Records excerpted from a collection
**********
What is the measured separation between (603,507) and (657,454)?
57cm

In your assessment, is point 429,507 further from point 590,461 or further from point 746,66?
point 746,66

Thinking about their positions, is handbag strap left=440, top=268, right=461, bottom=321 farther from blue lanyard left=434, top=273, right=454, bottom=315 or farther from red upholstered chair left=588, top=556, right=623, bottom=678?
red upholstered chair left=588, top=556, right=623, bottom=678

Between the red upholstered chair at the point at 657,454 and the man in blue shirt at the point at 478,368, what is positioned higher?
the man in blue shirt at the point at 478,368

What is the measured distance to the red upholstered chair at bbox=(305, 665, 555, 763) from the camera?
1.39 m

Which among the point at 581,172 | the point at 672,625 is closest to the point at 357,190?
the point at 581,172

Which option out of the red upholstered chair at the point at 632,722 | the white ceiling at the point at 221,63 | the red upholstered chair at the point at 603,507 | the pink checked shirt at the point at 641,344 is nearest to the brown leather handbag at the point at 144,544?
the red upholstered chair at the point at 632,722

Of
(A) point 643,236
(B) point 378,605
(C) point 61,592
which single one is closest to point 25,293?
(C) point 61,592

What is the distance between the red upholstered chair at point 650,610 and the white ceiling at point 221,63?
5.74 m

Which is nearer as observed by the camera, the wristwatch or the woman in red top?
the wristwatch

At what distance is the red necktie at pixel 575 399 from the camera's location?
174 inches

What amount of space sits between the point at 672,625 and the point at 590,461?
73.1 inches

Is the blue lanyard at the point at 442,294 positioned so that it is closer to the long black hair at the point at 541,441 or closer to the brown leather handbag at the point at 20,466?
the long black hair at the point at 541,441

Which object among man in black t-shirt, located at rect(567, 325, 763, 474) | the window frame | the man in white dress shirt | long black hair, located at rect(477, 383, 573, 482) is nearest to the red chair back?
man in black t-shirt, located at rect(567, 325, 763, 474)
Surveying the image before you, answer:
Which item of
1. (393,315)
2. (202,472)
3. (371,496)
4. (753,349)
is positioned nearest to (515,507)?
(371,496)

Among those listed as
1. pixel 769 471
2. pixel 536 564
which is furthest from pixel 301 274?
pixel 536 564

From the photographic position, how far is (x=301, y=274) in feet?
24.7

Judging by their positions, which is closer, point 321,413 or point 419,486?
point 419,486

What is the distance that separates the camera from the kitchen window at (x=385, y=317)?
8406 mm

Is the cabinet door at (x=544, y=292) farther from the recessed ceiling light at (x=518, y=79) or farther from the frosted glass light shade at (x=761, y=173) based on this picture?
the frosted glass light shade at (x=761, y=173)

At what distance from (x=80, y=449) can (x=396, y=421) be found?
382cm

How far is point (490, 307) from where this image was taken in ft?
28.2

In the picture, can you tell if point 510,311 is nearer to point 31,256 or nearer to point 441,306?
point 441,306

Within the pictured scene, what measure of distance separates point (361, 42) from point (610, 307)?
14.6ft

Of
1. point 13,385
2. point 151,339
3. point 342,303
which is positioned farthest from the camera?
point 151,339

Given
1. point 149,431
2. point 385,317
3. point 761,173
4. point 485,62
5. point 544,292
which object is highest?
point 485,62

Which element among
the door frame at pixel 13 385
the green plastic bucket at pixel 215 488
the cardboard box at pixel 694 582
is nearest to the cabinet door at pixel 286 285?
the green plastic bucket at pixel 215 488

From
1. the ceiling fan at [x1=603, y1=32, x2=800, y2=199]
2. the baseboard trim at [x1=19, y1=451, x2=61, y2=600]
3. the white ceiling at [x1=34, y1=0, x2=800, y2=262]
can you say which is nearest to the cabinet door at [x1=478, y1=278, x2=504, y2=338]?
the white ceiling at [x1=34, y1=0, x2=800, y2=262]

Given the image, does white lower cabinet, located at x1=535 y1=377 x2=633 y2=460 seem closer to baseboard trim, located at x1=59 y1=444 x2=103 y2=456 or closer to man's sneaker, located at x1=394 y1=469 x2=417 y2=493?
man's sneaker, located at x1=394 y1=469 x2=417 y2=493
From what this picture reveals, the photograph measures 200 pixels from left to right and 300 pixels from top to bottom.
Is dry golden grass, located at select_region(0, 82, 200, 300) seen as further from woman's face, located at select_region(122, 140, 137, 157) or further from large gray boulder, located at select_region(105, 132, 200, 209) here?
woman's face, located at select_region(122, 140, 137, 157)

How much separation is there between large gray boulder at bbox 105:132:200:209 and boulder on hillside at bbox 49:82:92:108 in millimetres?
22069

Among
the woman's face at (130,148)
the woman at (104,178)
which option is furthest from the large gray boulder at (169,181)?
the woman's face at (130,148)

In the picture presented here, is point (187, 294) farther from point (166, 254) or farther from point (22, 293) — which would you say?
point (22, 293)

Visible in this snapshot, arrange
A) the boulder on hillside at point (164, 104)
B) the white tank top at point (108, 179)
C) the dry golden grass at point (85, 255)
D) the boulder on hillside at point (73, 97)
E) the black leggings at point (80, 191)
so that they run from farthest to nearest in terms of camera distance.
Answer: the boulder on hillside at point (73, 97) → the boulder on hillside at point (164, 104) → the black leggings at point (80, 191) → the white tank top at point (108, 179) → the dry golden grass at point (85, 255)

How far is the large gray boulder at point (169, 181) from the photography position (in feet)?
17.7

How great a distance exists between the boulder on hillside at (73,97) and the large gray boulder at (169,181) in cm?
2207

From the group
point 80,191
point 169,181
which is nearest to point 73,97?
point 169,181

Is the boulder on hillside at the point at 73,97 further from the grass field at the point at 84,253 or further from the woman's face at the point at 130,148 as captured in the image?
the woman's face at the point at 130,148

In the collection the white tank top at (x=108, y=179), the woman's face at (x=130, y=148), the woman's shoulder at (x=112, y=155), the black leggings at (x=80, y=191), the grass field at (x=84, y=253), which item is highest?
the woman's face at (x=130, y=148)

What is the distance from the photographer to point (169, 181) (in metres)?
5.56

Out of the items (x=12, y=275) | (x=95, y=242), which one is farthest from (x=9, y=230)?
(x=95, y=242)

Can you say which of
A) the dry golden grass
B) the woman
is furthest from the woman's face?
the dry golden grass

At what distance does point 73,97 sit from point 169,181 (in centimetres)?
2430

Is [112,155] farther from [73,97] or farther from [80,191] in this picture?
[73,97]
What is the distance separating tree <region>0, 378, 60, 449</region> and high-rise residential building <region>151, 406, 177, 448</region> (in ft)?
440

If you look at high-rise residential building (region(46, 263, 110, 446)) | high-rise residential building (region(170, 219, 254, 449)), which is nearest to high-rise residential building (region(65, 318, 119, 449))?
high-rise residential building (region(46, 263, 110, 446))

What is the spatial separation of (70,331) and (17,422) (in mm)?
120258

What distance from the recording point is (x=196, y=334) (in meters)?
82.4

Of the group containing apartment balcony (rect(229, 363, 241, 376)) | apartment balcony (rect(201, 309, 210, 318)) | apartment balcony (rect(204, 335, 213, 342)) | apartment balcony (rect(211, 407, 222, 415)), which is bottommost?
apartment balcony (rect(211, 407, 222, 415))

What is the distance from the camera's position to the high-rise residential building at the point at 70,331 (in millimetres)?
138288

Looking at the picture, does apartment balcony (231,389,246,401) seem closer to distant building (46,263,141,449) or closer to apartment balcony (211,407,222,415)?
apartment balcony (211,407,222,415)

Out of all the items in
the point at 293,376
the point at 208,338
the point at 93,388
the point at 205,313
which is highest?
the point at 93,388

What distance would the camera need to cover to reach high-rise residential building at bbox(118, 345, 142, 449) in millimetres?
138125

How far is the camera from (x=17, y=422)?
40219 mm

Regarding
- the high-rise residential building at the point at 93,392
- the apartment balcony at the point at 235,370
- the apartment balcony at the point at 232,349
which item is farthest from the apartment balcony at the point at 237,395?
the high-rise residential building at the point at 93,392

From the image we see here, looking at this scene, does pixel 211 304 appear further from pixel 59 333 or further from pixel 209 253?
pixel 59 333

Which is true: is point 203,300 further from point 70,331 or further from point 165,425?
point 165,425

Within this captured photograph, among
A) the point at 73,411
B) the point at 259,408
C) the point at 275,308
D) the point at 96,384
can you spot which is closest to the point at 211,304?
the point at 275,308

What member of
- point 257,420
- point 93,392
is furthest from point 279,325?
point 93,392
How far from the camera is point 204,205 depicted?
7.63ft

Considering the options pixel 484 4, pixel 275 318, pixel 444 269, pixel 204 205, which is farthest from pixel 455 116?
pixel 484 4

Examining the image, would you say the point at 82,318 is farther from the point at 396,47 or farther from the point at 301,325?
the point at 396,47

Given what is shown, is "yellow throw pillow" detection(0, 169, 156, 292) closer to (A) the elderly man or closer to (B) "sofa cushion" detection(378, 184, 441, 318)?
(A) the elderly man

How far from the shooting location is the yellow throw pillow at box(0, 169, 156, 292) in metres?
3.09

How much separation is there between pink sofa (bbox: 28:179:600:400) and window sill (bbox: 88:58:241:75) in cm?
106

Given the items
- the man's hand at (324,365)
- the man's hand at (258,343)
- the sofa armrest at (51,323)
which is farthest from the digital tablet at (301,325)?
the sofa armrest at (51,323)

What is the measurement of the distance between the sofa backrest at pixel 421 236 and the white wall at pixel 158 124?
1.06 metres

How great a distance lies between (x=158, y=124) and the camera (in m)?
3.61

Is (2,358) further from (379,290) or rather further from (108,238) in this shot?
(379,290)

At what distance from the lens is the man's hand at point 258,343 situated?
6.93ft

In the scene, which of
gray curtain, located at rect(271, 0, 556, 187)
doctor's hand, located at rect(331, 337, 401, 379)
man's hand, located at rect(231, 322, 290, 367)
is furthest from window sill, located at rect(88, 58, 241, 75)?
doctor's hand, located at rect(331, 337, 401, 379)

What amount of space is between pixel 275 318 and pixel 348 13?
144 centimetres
**********
Written request: Beginning at the line that contains "In the scene, which of" and continuing through the last line of the material, format those lines as a Markdown table with the columns Row and Line, omitting blank lines.

Correct answer:
| Row | Line |
|---|---|
| 1 | In the scene, which of |
| 2 | gray curtain, located at rect(271, 0, 556, 187) |
| 3 | doctor's hand, located at rect(331, 337, 401, 379) |
| 4 | man's hand, located at rect(231, 322, 290, 367) |
| 5 | is furthest from window sill, located at rect(88, 58, 241, 75)? |
| 6 | doctor's hand, located at rect(331, 337, 401, 379) |
| 7 | What amount of space is between pixel 275 318 and pixel 348 13? |
| 8 | 144 centimetres |